Pull out each line of the rows below that contains the word "point".

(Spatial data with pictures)
━━━━━━━━

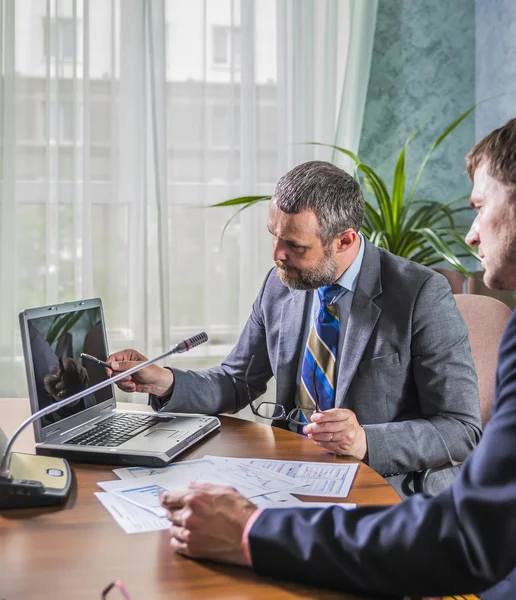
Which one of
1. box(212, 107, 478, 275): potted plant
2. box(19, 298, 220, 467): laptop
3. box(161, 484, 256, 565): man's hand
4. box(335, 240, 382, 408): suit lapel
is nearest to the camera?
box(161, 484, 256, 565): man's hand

━━━━━━━━

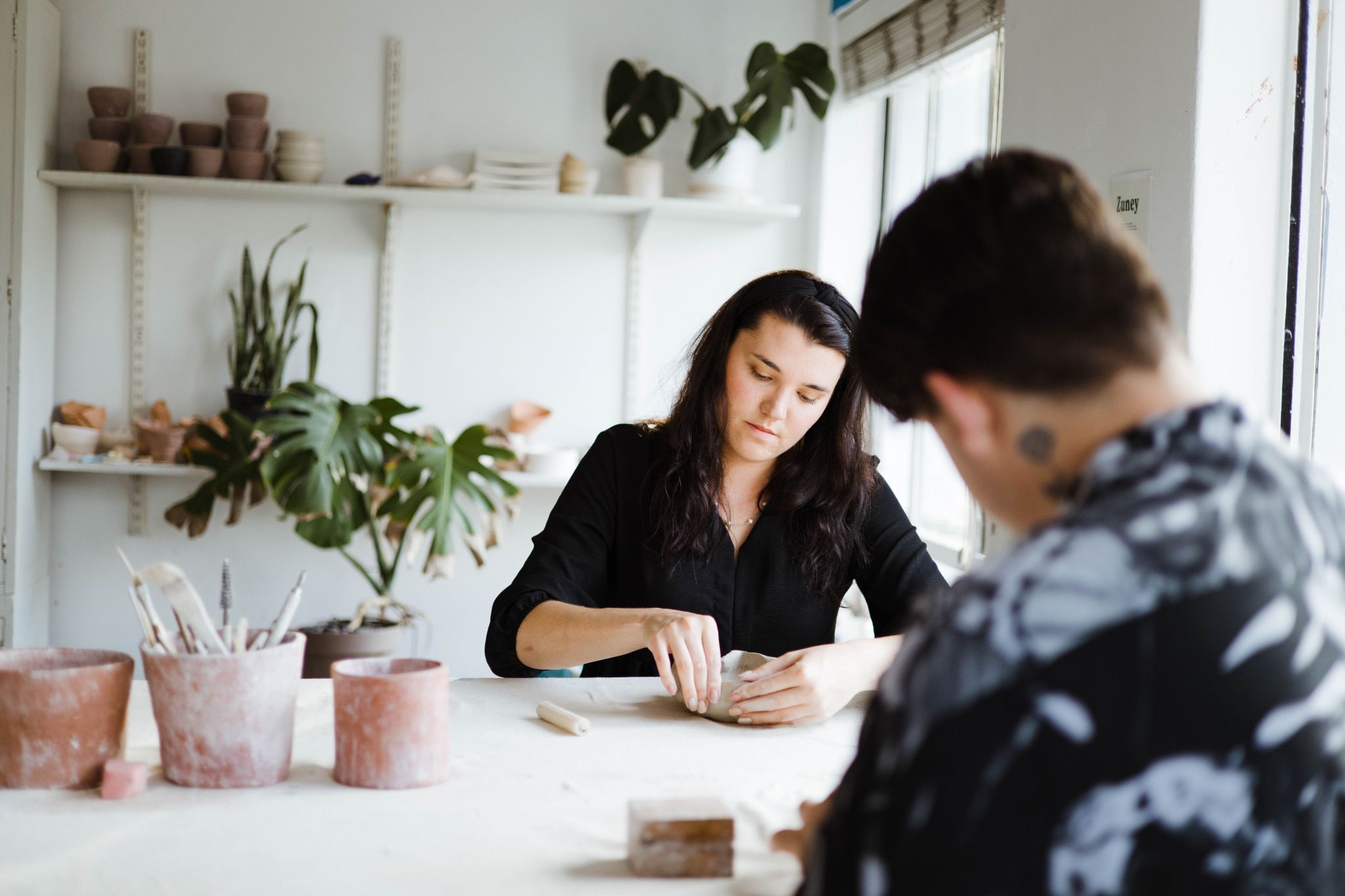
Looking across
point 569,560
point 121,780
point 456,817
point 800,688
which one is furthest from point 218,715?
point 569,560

━━━━━━━━

▶ [Written answer]:
point 569,560
point 121,780
point 456,817
point 800,688
which one is furthest from point 218,715?
point 569,560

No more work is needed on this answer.